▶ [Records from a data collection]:

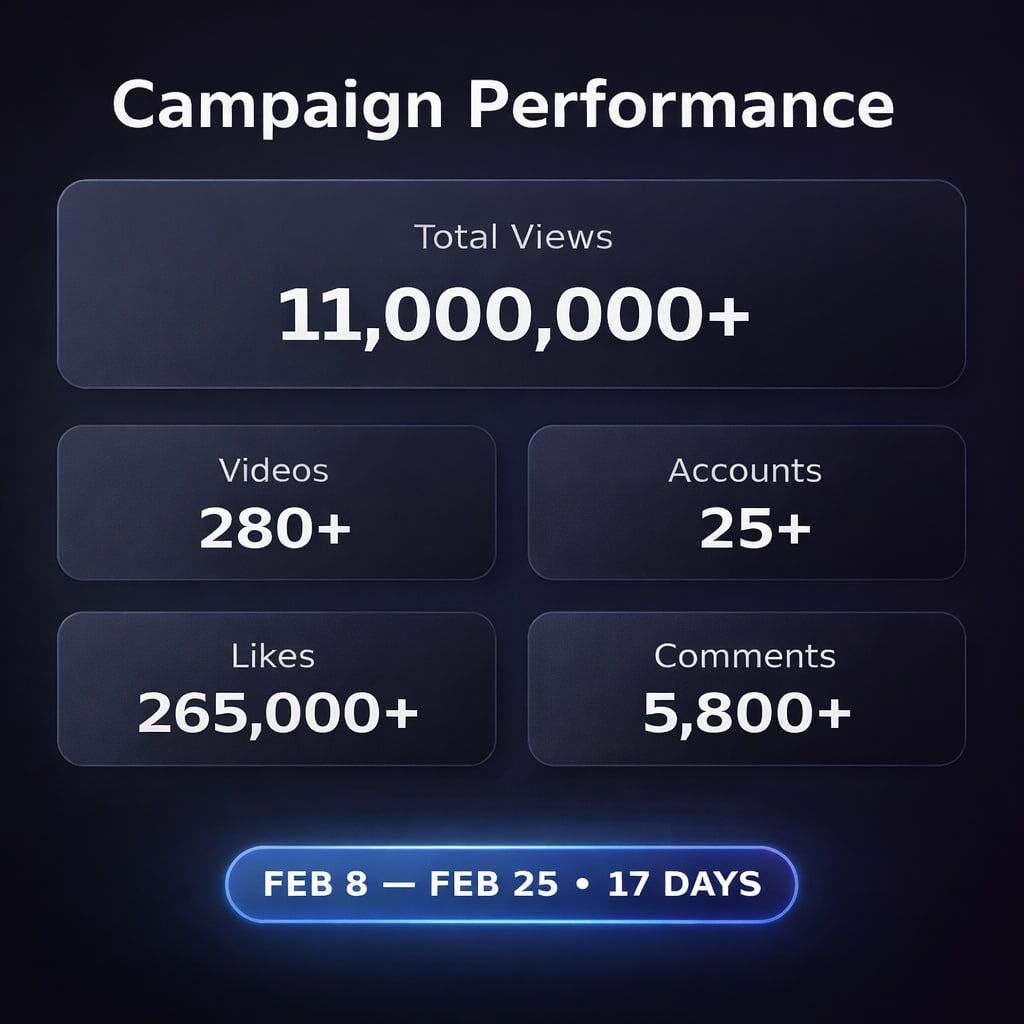 Campaign Performance

Total Views
11,000,000+

Videos
280+

Accounts
25+

Likes
265,000+

Comments
5,800+

FEB 8 — FEB 25 • 17 DAYS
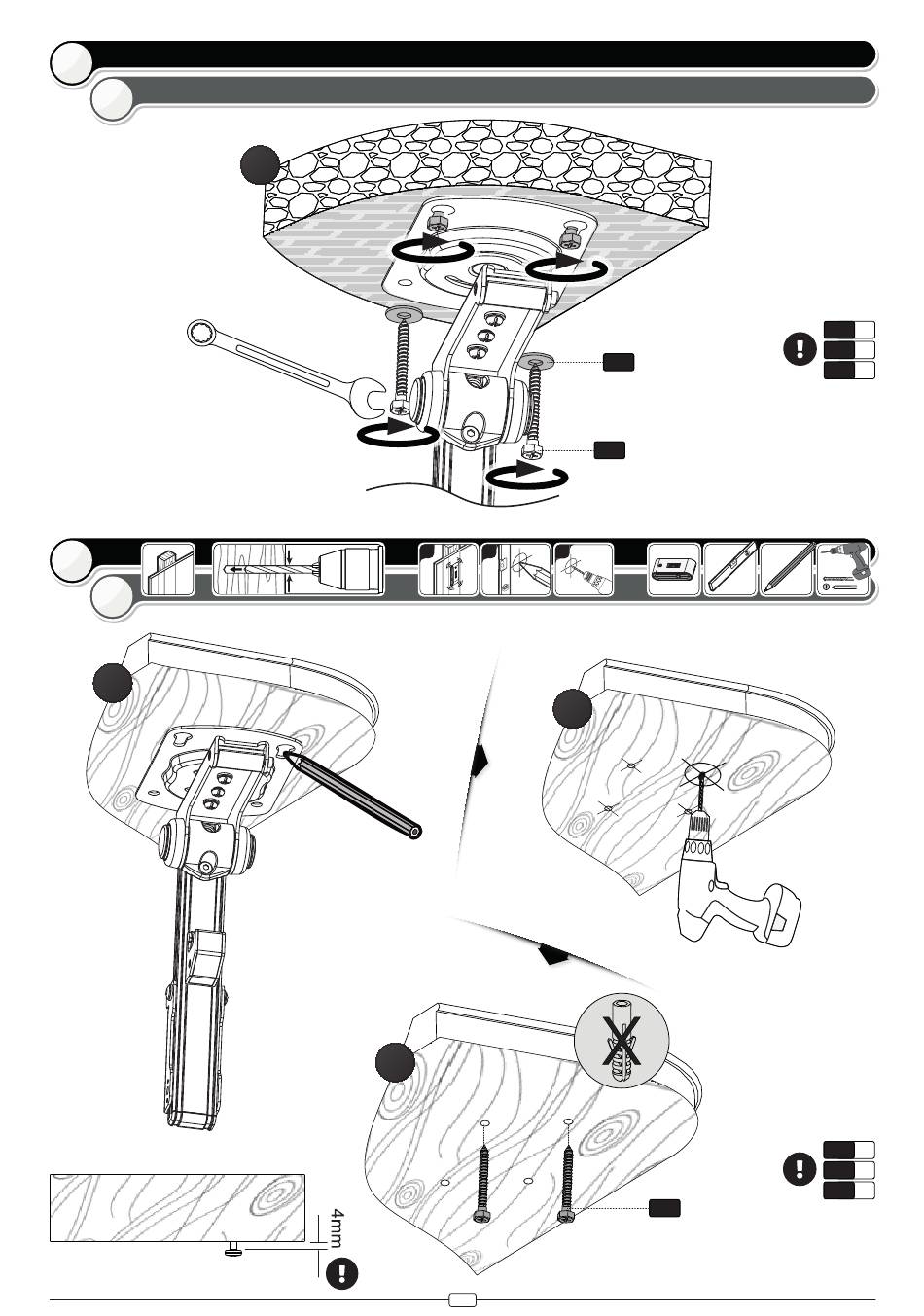 4mm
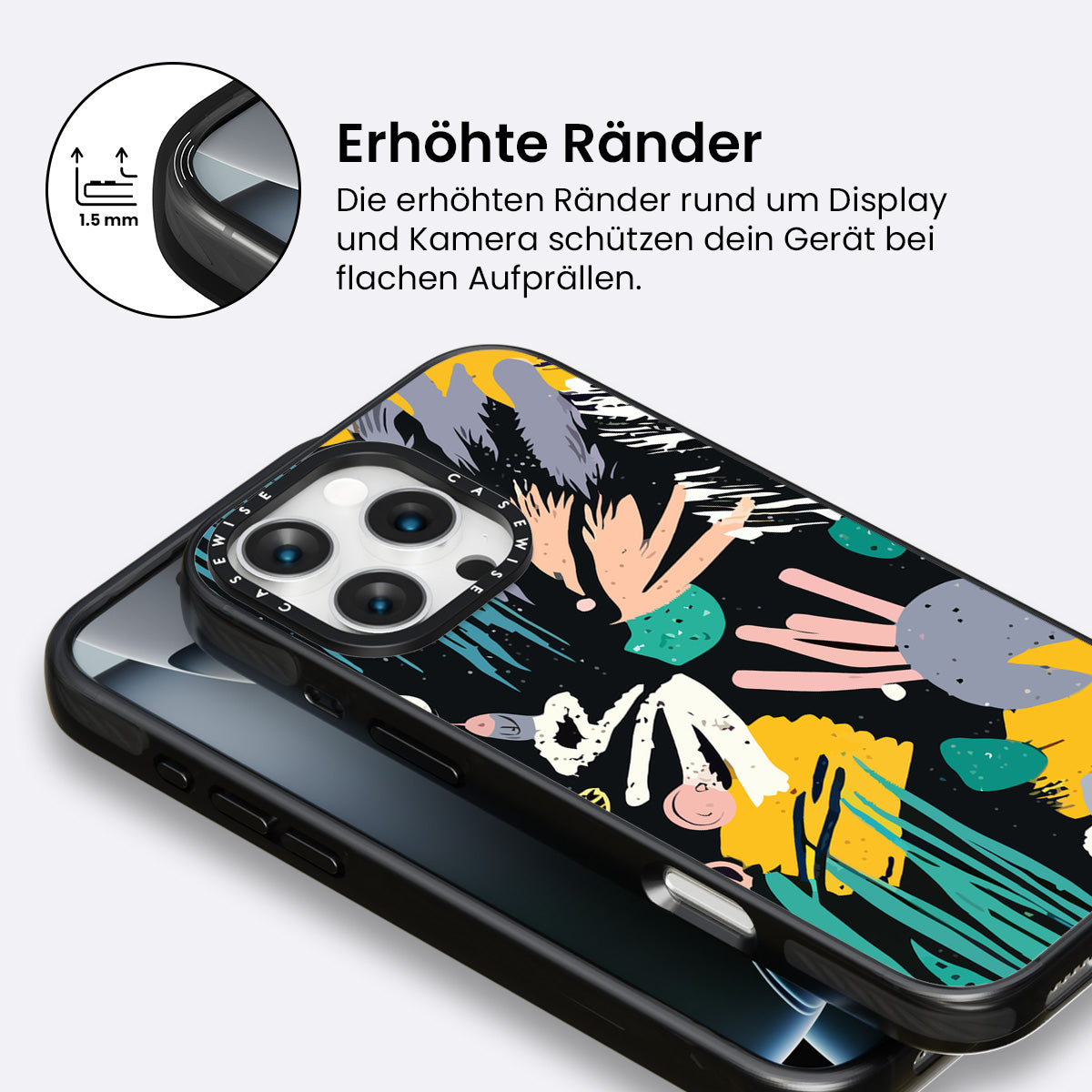 1.5 mm

Erhöhte Ränder

Die erhöhten Ränder rund um Display und Kamera schützen dein Gerät bei flachen Aufprällen.

CASEWISE CASEWISE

▶ [Exercise description]: Each entry needs to be returned verbatim, with its pictures left out.

▶ [Worked solution]:
 Campaign Performance

Total Views
11,000,000+

Videos
280+

Accounts
25+

Likes
265,000+

Comments
5,800+

FEB 8 — FEB 25 • 17 DAYS
 4mm
 1.5 mm

Erhöhte Ränder

Die erhöhten Ränder rund um Display und Kamera schützen dein Gerät bei flachen Aufprällen.

CASEWISE CASEWISE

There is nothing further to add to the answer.